Priority Action Focus
★★★ Track FY2026 Q2 earnings Whether revenue is near the $4.45B high end and operating margin holds near 8%
★★★ Break down CCS growth Whether Communications/HPS or Enterprise/AI compute is driving the move
★★★ Watch 1.6T ramp Whether 2026 H2 enters production and whether new hyperscaler design wins continue
★★★ Track top-three customer concentration Whether the largest customer keeps rising and whether customer mix improves
★★ Monitor capex, inventory, and receivables Whether expansion creates cash-flow pressure
★★ Compare Accton, Arista, NVIDIA, and ODM competition Whether 800G/1.6T share is diluted
★★ Track AMD Helios adoption Whether late-2026 availability happens on time and whether 2027 production orders form
Watch tariff recovery and geopolitical manufacturing moves Whether U.S., Thailand, and Mexico capacity plans remain smooth

Common Questions

Why is Celestica no longer just a traditional EMS company?

Because the growth driver is not basic assembly. Celestica is designing, integrating, and manufacturing high-speed AI networking platforms that combine switch silicon, optics, cooling, power, rack architecture, and hyperscaler supply-chain execution.

What is the real bottleneck in the CLS thesis?

The bottleneck is the ability to volume-produce 800G and 1.6T AI Ethernet platforms with acceptable signal integrity, thermal design, optical-module compatibility, and delivery reliability. That is a harder role than ordinary contract manufacturing.

Why do AMD Helios and CPO matter for Celestica?

They show that Celestica is moving from switch ODM into deeper rack-scale and optical-network design work. Helios gives CLS exposure to AMD scale-up networking, while CPO design wins point to the next layer of AI data-center networking complexity.

What is the biggest risk in Celestica’s customer mix?

Customer concentration. The top three customers represented about 65% of FY2026 Q1 revenue, so one hyperscaler’s inventory action, platform shift, pricing pressure, or second-source decision can move the whole model.

Why is 8% operating margin both impressive and risky?

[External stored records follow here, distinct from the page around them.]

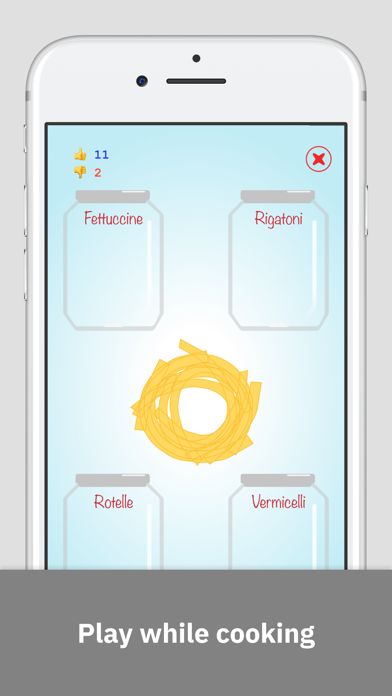 Cooking Pasta screenshot 1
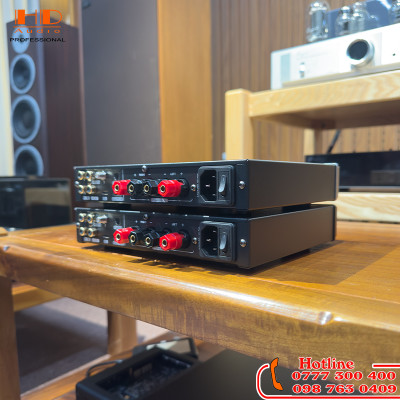 SMSL AO300 Pro – Amply Hi-Fi All-in-One DAC, Bluetooth LDAC, HDMI eARC, 165W × 2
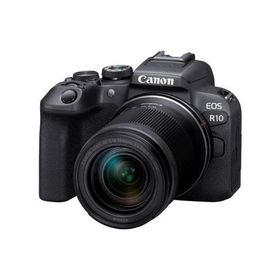 【キヤノン秋のキャッシュバック対象】 キヤノン(Canon） EOS R10 RF-S18-150 IS STM レンズキット 小型 軽量 動画撮影 エントリーモデル 望遠レンズキット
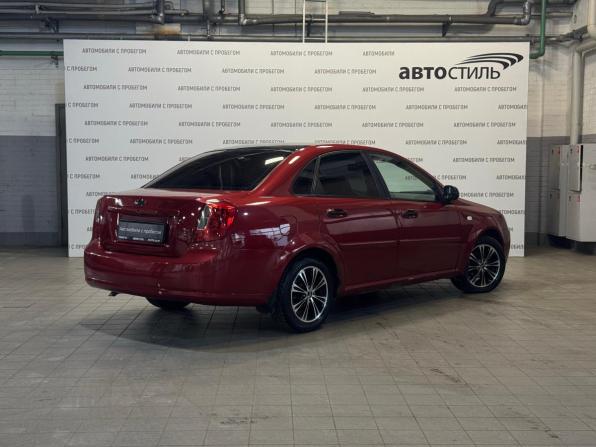 Chevrolet Lacetti I с пробегом 2008 года, цена 499 000 рублей, 203633 км, седан, Автокод Объявления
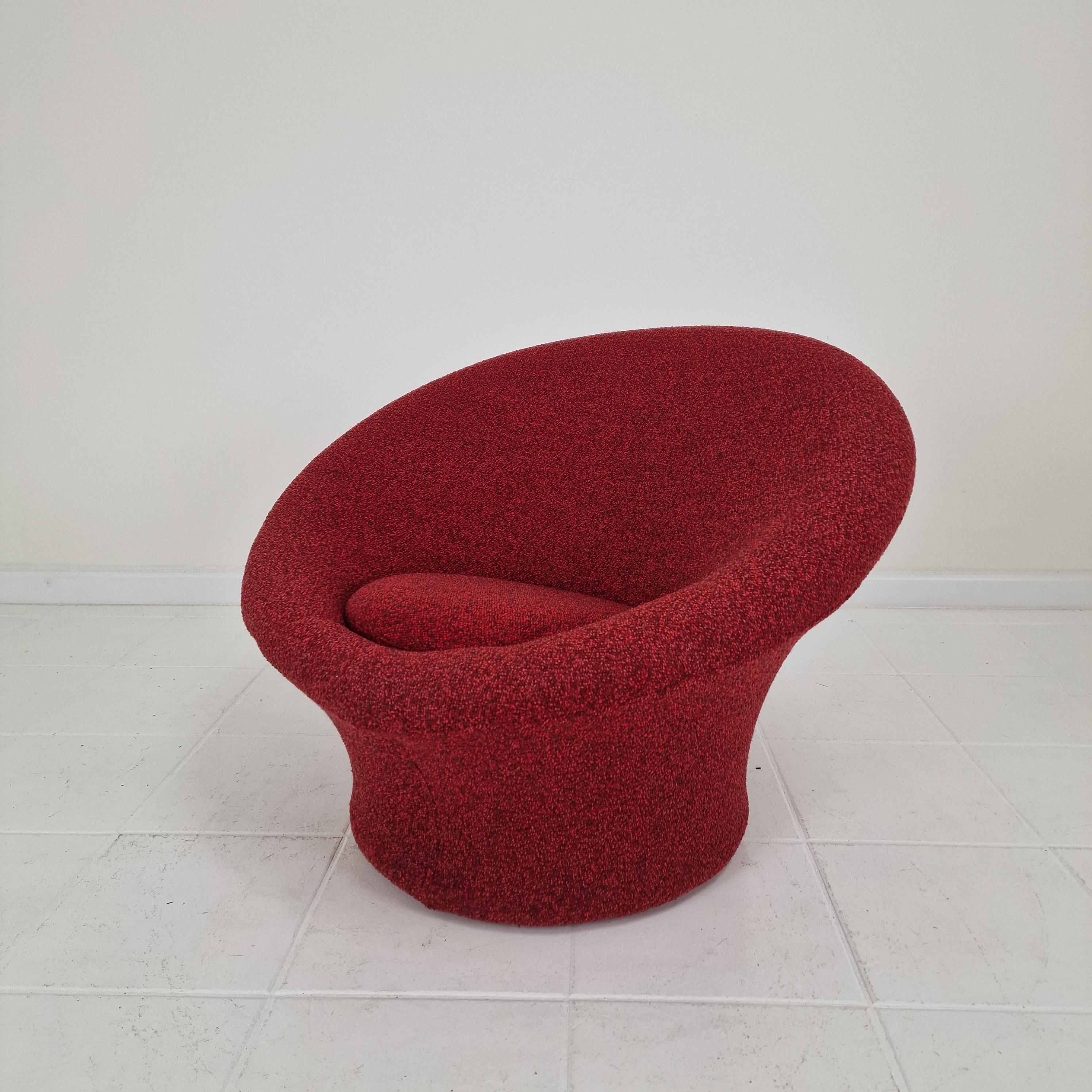 Mushroom-Sessel von Pierre Paulin für Artifort, 1960er Jahre (Moderne der Mitte des Jahrhunderts) im Angebot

It is high for EMS, but thin relative to the AI hardware narrative priced into the stock. If customer pricing pressure or mix shift pulls margins down, the valuation can react sharply even if revenue continues to grow.

What would show that the 1.6T story is working?

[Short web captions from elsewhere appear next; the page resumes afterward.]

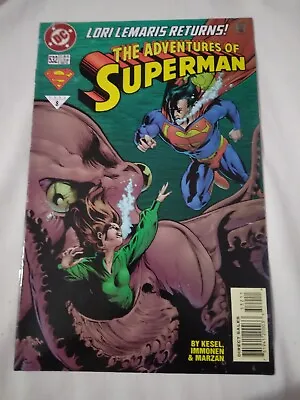 Buy Adventures Of Superman #532 (Feb 1996, DC) We Combine Shipping. B&B • 1.81£
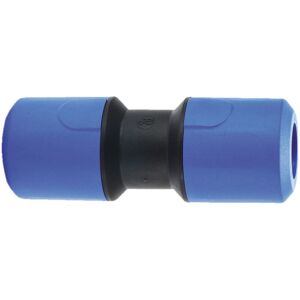 John Guest Speedfit Blue Straight Connector 20mm UG401B (Pack of 10) John Guest Speedfit Blue Straight Connector 20mm UG401B (Pack of 10)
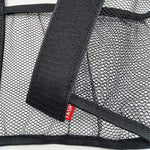Car Trunk Elastic Mesh Storage Net Seat Back Organizer lifestyle view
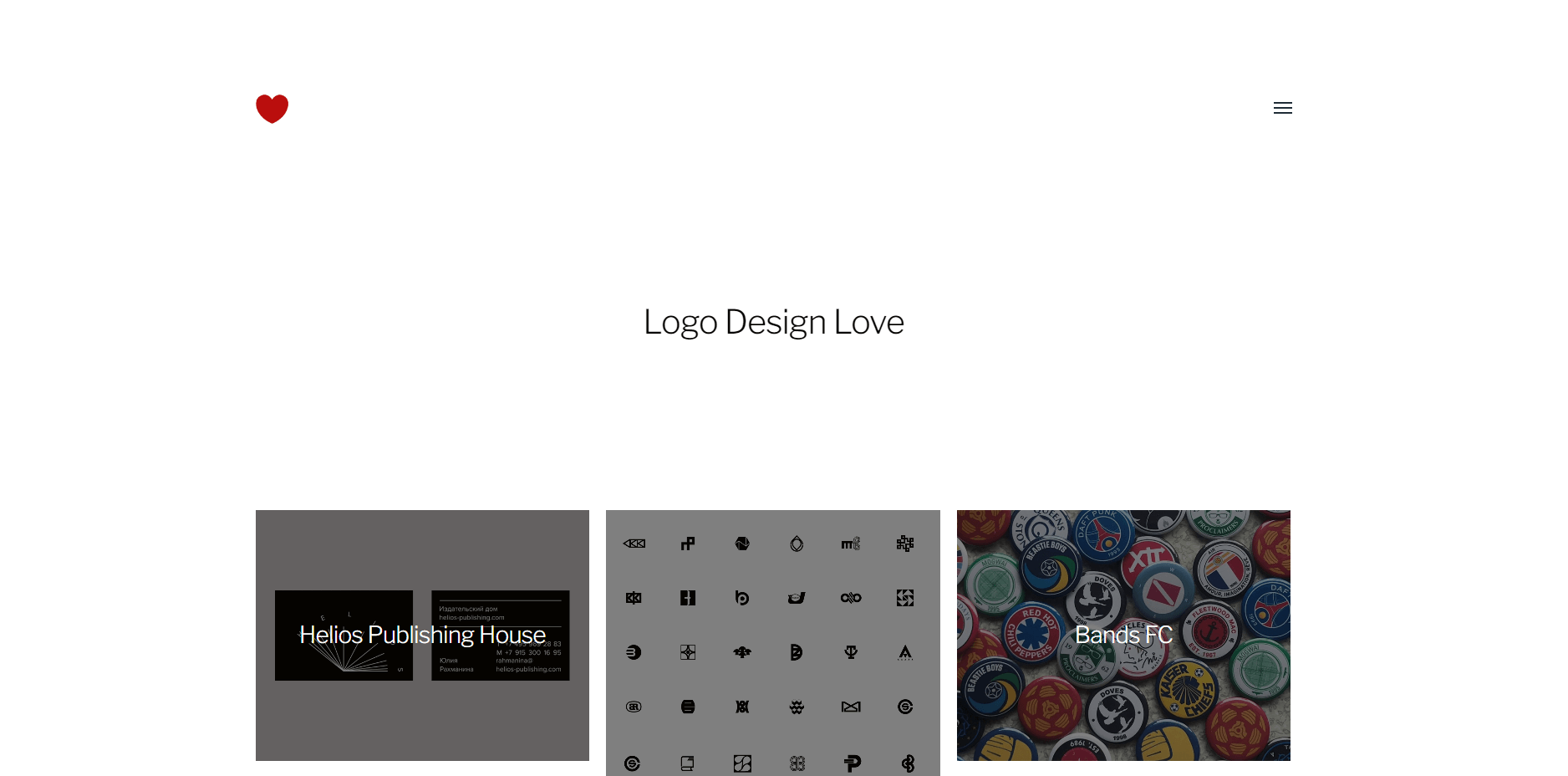 Logo Design Love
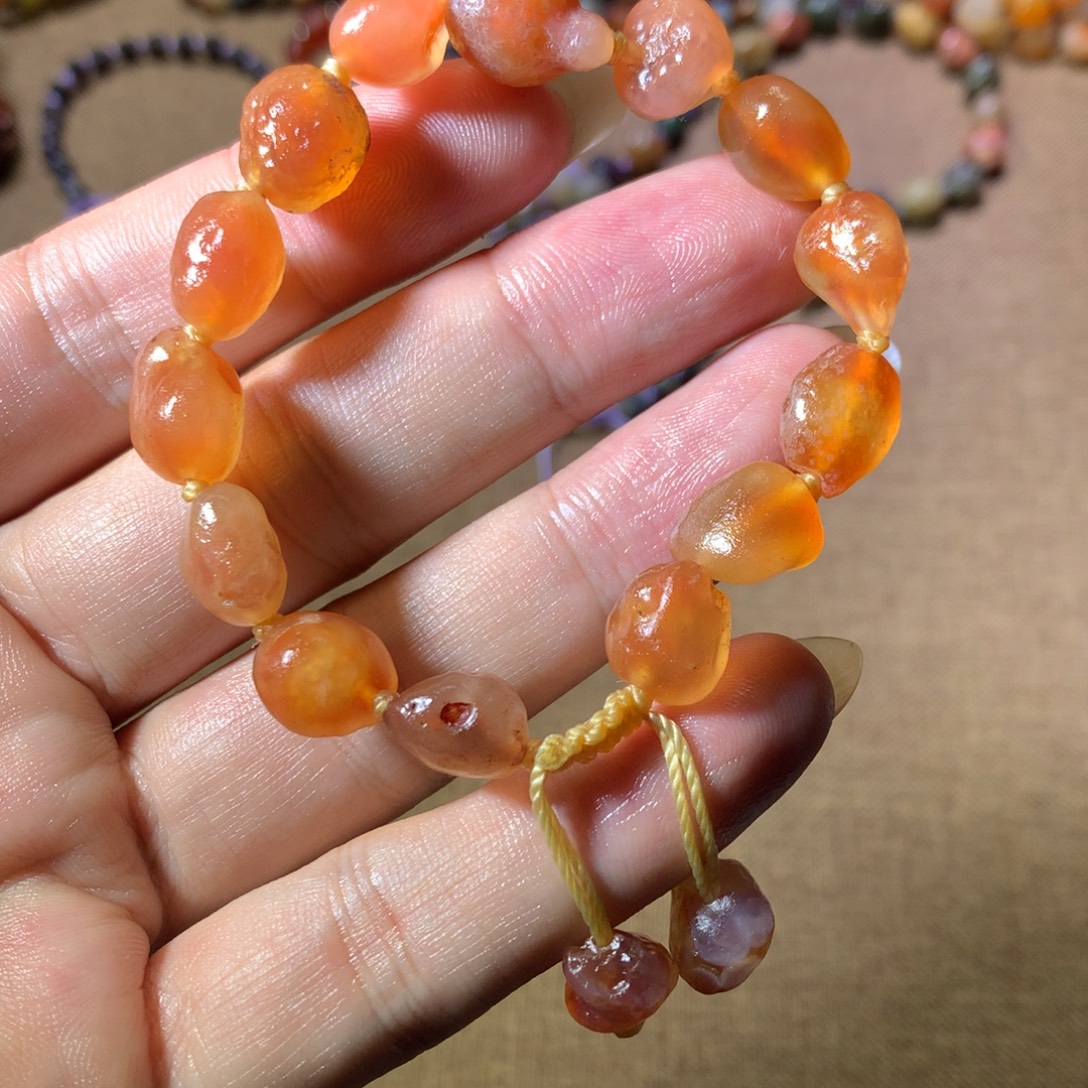 石材大漠戈壁原石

HPS revenue should continue rising in 2026 H2, 1.6T programs should enter real production, and management should gain clearer 2027 visibility from hyperscaler design wins.

What would weaken the bullish CLS case first?

Revenue below Q2 guidance, margin below 8%, no visible 1.6T contribution in H2, or rising customer concentration above 40% for the largest customer would all weaken the thesis.

What should readers track next?

The most important checks are Q2 FY2026 revenue and margin, HPS/Communications growth, 1.6T ramp status, top-customer concentration, capex versus cash flow, and AMD Helios adoption.

Risk Note This page is for education only and does not constitute investment advice. Investing involves risk.